PROBLEM DETAILS:
Please output the entries below from the line that contains "Is (30,152) spatially" through the final line, reproduced exactly and alone.

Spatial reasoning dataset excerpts
************

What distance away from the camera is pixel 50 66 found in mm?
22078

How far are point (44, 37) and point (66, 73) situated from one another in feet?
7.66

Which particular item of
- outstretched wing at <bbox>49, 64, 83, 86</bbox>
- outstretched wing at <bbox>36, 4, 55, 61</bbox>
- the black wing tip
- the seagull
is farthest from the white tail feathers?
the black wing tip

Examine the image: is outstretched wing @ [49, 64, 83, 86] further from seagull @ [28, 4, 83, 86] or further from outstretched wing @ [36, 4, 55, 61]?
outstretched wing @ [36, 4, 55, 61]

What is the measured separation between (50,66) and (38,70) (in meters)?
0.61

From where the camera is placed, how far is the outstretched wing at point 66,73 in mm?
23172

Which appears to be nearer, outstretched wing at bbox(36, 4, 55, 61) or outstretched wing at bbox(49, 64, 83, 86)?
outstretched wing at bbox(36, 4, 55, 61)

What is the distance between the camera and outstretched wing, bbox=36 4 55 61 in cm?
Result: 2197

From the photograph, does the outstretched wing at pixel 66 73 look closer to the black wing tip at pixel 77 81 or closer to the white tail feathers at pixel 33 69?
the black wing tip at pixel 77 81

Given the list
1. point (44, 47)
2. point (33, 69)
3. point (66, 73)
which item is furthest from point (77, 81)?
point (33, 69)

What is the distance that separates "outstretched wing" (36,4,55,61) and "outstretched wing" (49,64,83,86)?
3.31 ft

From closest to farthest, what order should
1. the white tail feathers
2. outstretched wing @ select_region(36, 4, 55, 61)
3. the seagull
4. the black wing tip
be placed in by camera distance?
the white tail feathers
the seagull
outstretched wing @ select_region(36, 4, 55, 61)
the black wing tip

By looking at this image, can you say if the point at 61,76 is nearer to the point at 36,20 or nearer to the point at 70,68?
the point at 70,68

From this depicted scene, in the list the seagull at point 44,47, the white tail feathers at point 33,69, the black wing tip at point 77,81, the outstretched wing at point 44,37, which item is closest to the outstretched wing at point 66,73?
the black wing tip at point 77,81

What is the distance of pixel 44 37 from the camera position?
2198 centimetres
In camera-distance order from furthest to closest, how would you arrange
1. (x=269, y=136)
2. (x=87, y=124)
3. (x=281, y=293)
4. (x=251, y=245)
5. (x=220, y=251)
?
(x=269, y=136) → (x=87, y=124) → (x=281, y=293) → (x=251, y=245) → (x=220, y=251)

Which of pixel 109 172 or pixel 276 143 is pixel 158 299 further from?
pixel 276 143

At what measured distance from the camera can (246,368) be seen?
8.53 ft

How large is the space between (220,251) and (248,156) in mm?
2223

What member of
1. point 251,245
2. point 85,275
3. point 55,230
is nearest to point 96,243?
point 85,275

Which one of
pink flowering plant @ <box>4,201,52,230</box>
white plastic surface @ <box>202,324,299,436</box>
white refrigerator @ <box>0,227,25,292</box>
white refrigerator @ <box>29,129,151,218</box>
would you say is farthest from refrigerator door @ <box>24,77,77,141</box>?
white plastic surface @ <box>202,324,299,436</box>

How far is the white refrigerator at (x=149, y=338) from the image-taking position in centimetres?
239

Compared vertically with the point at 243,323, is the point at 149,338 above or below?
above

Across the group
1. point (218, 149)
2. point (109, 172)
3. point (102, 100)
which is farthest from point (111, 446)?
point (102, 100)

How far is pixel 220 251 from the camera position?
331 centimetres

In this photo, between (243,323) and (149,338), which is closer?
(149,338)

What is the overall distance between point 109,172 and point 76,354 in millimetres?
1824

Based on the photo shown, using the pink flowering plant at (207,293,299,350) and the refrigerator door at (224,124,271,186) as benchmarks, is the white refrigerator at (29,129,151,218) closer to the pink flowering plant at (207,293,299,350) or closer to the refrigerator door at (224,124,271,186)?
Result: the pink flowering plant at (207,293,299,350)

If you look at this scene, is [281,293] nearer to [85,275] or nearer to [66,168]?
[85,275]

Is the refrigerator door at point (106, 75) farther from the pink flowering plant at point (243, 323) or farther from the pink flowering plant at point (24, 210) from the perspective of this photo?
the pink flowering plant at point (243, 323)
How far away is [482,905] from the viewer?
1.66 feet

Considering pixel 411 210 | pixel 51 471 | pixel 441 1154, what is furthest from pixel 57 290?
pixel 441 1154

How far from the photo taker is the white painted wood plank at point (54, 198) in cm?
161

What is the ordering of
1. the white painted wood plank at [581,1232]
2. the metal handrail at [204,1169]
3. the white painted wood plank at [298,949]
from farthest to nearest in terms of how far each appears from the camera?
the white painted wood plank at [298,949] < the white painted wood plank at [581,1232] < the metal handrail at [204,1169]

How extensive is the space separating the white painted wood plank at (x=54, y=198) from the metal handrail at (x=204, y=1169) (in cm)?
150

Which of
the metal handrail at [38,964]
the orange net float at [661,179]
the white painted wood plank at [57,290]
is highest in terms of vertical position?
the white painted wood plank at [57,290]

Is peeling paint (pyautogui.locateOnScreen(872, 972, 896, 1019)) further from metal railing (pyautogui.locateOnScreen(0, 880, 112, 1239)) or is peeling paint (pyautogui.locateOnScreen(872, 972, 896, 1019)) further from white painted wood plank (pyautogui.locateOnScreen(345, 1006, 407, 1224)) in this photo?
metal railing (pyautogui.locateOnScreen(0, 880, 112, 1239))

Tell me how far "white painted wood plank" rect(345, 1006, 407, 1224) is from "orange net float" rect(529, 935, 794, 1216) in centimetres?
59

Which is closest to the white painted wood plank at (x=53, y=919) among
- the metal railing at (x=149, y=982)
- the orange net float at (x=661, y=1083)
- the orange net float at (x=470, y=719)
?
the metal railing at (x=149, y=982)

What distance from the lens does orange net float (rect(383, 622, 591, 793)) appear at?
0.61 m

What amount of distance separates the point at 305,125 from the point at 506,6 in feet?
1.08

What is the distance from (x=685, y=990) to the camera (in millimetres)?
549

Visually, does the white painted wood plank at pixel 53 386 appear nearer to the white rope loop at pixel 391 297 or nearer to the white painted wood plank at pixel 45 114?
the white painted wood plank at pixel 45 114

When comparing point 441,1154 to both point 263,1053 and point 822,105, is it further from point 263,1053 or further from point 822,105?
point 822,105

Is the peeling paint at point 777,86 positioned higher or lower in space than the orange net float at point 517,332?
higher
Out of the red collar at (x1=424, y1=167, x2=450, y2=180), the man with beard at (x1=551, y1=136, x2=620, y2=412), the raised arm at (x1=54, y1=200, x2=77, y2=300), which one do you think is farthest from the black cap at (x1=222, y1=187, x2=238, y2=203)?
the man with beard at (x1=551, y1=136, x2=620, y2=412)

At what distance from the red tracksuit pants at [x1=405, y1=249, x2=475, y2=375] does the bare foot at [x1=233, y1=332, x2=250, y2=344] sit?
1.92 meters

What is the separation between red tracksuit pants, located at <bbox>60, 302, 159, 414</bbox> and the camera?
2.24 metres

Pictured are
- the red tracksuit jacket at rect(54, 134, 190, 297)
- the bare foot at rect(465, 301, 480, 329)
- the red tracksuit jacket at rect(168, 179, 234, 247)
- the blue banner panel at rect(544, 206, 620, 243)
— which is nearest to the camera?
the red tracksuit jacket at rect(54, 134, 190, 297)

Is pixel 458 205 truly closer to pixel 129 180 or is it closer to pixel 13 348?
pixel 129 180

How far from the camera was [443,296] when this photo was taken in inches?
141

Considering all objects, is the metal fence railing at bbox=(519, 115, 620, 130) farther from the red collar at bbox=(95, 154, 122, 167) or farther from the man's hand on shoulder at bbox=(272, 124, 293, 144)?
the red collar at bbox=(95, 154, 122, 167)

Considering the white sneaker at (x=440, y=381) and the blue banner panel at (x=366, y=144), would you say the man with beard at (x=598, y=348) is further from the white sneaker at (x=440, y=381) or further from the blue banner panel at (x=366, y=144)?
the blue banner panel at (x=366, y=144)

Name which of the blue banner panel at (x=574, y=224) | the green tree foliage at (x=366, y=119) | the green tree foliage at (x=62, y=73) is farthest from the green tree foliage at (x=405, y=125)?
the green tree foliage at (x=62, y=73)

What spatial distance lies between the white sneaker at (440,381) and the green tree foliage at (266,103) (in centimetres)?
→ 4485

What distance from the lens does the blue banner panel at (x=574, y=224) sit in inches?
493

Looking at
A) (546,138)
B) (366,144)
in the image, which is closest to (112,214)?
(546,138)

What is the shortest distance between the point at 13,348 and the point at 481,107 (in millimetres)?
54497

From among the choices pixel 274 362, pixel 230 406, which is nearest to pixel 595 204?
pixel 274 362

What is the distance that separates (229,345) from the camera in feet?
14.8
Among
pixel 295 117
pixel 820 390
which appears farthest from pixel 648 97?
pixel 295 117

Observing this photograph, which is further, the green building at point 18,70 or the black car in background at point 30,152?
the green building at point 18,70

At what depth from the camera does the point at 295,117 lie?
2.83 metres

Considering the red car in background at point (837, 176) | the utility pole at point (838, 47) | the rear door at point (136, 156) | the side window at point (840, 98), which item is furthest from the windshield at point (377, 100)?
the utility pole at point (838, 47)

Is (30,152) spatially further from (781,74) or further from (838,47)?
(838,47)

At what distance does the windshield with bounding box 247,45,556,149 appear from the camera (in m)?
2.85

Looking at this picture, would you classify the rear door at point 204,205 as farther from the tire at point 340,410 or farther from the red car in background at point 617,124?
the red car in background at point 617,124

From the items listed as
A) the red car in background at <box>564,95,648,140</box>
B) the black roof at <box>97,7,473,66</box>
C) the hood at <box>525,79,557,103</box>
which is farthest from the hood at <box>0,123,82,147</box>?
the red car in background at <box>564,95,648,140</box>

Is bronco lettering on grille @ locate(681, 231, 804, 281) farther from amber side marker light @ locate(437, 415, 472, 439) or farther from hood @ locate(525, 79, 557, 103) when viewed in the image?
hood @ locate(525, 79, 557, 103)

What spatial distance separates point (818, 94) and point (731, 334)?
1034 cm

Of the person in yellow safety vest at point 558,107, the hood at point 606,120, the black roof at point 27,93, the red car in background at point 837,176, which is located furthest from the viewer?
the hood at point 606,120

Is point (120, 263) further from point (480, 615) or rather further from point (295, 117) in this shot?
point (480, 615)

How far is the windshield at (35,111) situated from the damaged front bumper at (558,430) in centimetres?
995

************

ANSWER FOR THE TASK:
Is (30,152) spatially further from (781,74) or further from (838,47)?
(838,47)

At what distance does the windshield with bounding box 247,45,556,149 appear from the camera (in m)?
2.85

Looking at this picture, would you classify the rear door at point 204,205 as farther from the tire at point 340,410 or farther from the red car in background at point 617,124?
the red car in background at point 617,124

From the items listed as
A) the red car in background at <box>564,95,648,140</box>
B) the black roof at <box>97,7,473,66</box>
C) the hood at <box>525,79,557,103</box>
which is farthest from the hood at <box>0,123,82,147</box>?
the red car in background at <box>564,95,648,140</box>

Is bronco lettering on grille @ locate(681, 231, 804, 281) farther from amber side marker light @ locate(437, 415, 472, 439) or farther from hood @ locate(525, 79, 557, 103) when viewed in the image?
hood @ locate(525, 79, 557, 103)

What spatial distance separates point (818, 94) and point (731, 334)?
1034 cm

Of the person in yellow safety vest at point 558,107, the hood at point 606,120, the black roof at point 27,93, the red car in background at point 837,176, which is located furthest from the viewer?
the hood at point 606,120

Is point (120, 263) further from point (480, 615) or rather further from point (295, 117) in this shot?
point (480, 615)

How far is the windshield at (35,111) situated from the damaged front bumper at (558,430) in centimetres?
995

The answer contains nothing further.